On est tout à fait rassuré sur le sort de ce peuple, quand on voit, au premier plan, l’honnête et héroïque figure du général Desaix. C’est celle d’un grand travailleur, d’un homme jeune encore qui a déjà beaucoup fait, beaucoup souffert, et qui jamais ne fera souffrir les autres.

Avec sa riche chevelure noire, avec sa moustache touffue et ses grands yeux noirs, il a l’air triste, mais ferme et doux.

Il rêve… À la patrie lointaine ? aux affections qu’il laisse ? à ceux qu’il aime et ne reverra plus ? Non, il pense à ce peuple qu’on voit là-bas, et dont il est le père. Il pensera l’organisation de cette contrée infortunée. Il pense à cette rude campagne de la Haute-Égypte ; dur labeur, obscur et lointain, caché dans les solitudes, loin de l’attention du monde. Si l’Égypte était un exil pour nos soldats d’Europe, la Thébaïde est un exil par delà l’Égypte elle-même.

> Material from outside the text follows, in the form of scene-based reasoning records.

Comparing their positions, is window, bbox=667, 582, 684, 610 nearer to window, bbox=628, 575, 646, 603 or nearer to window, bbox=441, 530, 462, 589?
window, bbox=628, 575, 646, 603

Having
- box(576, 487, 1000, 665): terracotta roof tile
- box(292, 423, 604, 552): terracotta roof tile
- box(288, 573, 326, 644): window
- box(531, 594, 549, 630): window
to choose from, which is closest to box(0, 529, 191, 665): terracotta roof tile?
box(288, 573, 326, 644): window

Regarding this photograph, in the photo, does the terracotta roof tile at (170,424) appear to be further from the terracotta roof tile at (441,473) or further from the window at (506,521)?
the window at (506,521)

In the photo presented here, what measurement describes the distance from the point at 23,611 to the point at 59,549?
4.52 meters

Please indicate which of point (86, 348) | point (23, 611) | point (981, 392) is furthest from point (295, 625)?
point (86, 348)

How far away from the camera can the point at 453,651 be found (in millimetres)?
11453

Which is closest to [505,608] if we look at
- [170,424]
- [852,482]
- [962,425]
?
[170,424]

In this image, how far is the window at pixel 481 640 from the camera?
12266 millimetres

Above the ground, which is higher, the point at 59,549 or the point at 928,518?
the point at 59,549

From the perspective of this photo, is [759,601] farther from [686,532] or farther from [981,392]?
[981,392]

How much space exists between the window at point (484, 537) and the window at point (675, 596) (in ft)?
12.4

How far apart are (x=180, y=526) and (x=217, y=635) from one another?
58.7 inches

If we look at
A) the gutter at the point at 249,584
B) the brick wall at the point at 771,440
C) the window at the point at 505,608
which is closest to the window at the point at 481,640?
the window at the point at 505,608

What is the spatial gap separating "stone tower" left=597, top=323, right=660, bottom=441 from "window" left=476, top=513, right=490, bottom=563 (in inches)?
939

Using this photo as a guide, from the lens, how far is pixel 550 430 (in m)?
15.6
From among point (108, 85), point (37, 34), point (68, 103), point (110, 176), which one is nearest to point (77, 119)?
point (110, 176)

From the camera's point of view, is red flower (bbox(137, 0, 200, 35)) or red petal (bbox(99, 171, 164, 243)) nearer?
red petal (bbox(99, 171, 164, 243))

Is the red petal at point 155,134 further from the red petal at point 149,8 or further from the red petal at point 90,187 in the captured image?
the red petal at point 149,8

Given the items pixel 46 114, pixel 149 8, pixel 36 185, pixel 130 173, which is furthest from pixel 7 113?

Pauvre moine de la guerre, à travers l’affreux désert des moines de la Thébaïde, il poursuit infatigablement le cavalier mameluck. Sous ce soleil terrible, à l’heure où se cache le lion vaincu par la chaleur, où le crocodile haletant se tapit dans le Nil, le général Desaix ne lâche pas prise. Il travaille, écrit, ou combat.

« Sois pur, pour être fort. » Ce mot grave de la Perse antique se réalise à la lettre dans la vie de Desaix. Caractère absolument vierge, il dut sa sève, sa verdeur admirable, à son austérité. Sa vie est d’une pièce, d’un fil tout aussi net que fut celui de son épée.